■ Exercise requirements: Resume the methods passage below on Hirshfeld surfaces, Raman spectroscopy, and DFT calculations, continuing from its last sentence.

*** Opening Reading passage ***

Void spaces were identified through crystal electronic density isosurfaces of 0.002 a.u., as suggested by Bader et al.,⁴³ using the CrystalExplorer software.⁴⁴ Hirshfeld's surfaces and 2D fingerprint graphs were also obtained using the CrystalExplorer software to analyze the crystal intermolecular contacts between the chemical species present. The Hirshfeld's surface plots were mapped with the normalized distance property (d_norm), which is defined in terms of the distances from a given point on the surface to the nearest external (d_e) and internal (d_i) atom and van der Waals radius.^45,46 In addition, using these same computational calculations, the shape index and the curvedness of the molecular unit were generated for a topological study of the contacts.⁴⁷ The 2D-fingerprint plots were presented as a function of the distance from a given point on the Hirshfeld's surface in terms of d_e and d_i. The calculated patterns encompass all intermolecular interactions, quantifying the specific contacts.⁴⁸

2.4 Raman spectroscopy technique

Room-temperature Raman spectra were recorded on an AA single crystal in the 40–3000 cm⁻¹ region using a LabRAM spectrometer (HR Evolution Horiba) with a charge-coupled device (CCD) detection system thermoelectrically refrigerated based on a Peltier-cooled device. A red He–Ne laser (λ = 633 nm) was used as an excitation source, with laser power near 6.0 mW. In addition, each spectrum was obtained with a counting time of 60 s, 4 accumulations, and a spectral resolution of 4 cm⁻¹.

2.5 Density functional theory calculations

Quantum-chemical calculations were performed using Gaussian09 (ref. 49) suite to determine the optimized molecular geometry and the Raman-active frequencies using a pair of AA molecules in the B_m form as model. Initial atomic coordinates at two different temperatures (100 and 300 K) were taken from the XRD data. The crystal structure was obtained through the single-crystal XRD experiments, as aforementioned, and it was duly relaxed using a DFT method with a hybrid B3LYP (Becke exchange with Lee, Yang, and Parr correlation) functional in 6-31G(d,p) computational level.^50–52 After optimization, harmonic-vibration modes were evaluated at the same level of theory and then scaled to 0.974 (between 700 and 1760 cm⁻¹) and 0.947 (between 2900 and 3250 cm⁻¹) for the Raman spectra at both temperatures of 100 and 300 K. These values are in agreement with NIST – Standard Reference Database.^53,54 The Raman activities (S_i) obtained were converted to relative Raman intensities (I_i) using the following equation derived from the intensity theory of Raman scattering:^55,56

I = f(ν₀ − ν_i)⁴·ν_i⁽⁻¹⁾·B_i⁽⁻¹⁾·S_i

where B_i is a temperature factor accounting for the intensity contribution of excited vibrational states, which is represented by a Boltzmann's distribution, eqn (1)where, v₀ is the laser-excitation wavenumber, v_i is the calculated wavenumber of the ith normal mode, f is a suitable normalization factor for all peak intensities (10⁻¹³), and h, c, and k are fundamental constants. However, it is well-known that the B_i term sometimes overestimates the Raman intensities of fundamental modes observed below 200 cm⁻¹.⁵⁷ Apparently, this occurs due to negligible contributions of excited vibrational states in some solid-phase materials. To avoid this behavior, we set B_i equal 1 to compute the Raman intensities. The simulated Raman spectra were plotted using a pure-Lorentzian band shape (fwhm = 4 cm⁻¹). VibAnalysis program was used to assist in the assignment of vibrational modes through determination of Vibrational Mode Automatic Relevance Determination (VMARD).⁵⁸ This software uses Bayesian's linear regression with a feasible automatic relevance determination approach to decompose atomic motion as a combination of displacements along chemically significant internal atomic coordinates.

*** Closing Reading passage ***
*** Opening Supplied material ***

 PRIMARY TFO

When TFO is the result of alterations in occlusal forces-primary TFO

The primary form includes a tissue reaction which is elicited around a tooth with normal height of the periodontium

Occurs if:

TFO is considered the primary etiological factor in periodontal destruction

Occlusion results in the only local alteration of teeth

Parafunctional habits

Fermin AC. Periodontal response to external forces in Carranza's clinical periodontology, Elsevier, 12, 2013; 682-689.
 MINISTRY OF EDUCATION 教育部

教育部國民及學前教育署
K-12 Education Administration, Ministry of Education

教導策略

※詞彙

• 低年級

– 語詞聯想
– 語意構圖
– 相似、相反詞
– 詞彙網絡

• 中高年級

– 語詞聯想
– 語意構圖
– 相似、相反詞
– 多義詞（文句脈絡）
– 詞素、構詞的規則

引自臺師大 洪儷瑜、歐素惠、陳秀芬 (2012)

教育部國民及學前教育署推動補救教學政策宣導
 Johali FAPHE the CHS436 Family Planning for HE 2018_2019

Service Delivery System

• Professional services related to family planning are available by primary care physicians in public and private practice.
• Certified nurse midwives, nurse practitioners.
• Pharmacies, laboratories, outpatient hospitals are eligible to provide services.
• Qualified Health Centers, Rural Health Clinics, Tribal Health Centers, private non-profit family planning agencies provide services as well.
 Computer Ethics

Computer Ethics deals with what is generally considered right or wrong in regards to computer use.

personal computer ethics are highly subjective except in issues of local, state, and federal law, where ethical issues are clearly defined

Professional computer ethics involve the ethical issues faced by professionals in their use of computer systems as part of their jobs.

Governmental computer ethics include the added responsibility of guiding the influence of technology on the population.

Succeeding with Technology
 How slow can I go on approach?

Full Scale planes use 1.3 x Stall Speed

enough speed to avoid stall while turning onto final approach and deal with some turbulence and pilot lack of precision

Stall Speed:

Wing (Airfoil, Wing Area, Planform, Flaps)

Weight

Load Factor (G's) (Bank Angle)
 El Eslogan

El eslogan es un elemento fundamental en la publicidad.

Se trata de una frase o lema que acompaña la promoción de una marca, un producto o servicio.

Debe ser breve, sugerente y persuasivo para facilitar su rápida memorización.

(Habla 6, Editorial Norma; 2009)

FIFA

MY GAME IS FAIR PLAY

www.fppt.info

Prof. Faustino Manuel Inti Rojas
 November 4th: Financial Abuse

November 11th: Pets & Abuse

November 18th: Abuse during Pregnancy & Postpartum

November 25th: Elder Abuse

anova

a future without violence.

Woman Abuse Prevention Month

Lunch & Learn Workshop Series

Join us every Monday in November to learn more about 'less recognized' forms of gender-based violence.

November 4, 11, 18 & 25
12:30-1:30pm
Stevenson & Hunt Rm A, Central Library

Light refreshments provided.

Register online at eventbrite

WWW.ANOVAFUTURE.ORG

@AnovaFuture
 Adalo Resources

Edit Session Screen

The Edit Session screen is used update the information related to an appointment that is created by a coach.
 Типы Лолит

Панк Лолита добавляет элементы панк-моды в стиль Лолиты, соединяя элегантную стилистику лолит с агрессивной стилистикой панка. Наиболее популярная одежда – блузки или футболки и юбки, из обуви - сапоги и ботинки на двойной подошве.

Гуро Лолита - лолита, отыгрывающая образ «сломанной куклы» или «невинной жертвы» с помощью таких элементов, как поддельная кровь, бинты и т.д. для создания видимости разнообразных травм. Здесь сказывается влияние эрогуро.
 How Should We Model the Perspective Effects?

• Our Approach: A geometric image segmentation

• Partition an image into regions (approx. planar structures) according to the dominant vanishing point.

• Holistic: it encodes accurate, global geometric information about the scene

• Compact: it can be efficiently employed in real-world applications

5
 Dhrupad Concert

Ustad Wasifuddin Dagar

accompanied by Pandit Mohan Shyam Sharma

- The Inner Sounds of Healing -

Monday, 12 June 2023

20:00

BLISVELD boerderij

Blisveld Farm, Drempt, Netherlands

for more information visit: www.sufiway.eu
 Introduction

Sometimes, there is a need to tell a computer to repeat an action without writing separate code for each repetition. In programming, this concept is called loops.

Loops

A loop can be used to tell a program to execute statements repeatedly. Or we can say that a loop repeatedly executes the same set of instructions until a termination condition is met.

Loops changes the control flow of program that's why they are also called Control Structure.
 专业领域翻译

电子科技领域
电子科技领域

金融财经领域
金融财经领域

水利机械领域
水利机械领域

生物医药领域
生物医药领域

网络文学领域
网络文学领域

*** Closing Supplied material ***

■ Reply:
3. Results and discussion

3.1 Structural properties by single-crystal XRD

The new polymorph phase of AA crystal was obtained by the slow evaporation method as above-mentioned. A tiny platelet, with average dimensions of 0.092 × 0.091 × 0.042 mm³ was used in the single-crystal XRD analysis.

The AA crystals grown in this study have a lozenge-like shape, resembling a small transparent plate. They typically exhibit the B-form crystal structure with monoclinic symmetry, specifically the polytype B_m. Fig. 1 exhibits the simulated morphology from the CIF file (code 2177009 for 300 K) using the Mercury program, showing that the crystal has grown as platelets with a lozenge-like prismatic shape. Fig. 1 shows the crystal terminal planes corresponding to the main crystallographic planes. It is worth noting that the acute angles are visibly distinguished. According to the literature,⁵⁹ the two internal acute angles are near 75° (smaller acute angle between the two angles) and 105° (larger acute angle between the two angles).

Fig. 1 Growth habit of AA crystal showing that the crystal has grown in the B_m form and it has a lozenge-like morphology.

Table 1 presents the structural data associated with the final atomic parameters determined for this sample. From single-crystal XRD results' analysis, the polymorphic phase of AA crystal belongs to the polytype B_m form, corresponding to monoclinic symmetry with P2₁/c (C_2h⁵) space group, with the AA molecules in the crystal lattice adopting a gauche configuration, as shown in Fig. 2. Additionally, it was verified that the crystalline structure remains stable down to 100 K. However, the unit cell parameters (a, b, and c) undergo a contraction effect with the cooling and, consequently, the volume of unit cell decreases from 2004.5(2) to 1912.0(6) ų.

Table 1 Structural and refinement data of the AA crystal in the B_m form

Temperature	100 K	300 K
Empirical formula	C20H40O2	C20H40O2
Formula weight	304.47 g mol^−1	304.47 g mol^−1
Crystal system	Monoclinic	Monoclinic
Space group	P21/c (C2h^5)	P21/c (C2h^5)
a (Å)	48.445(7)	48.478(19)
b (Å)	7.1499(10)	7.400(3)
c (Å)	5.5267(8)	5.597(2)
β (°)	92.785(5)	93.301(9)
V (Å^3)	1912.0(6)	2004.5(2)
Z	4	4
Radiation	MoKα (λ = 0.71073 Å)	MoKα (λ = 0.71073 Å)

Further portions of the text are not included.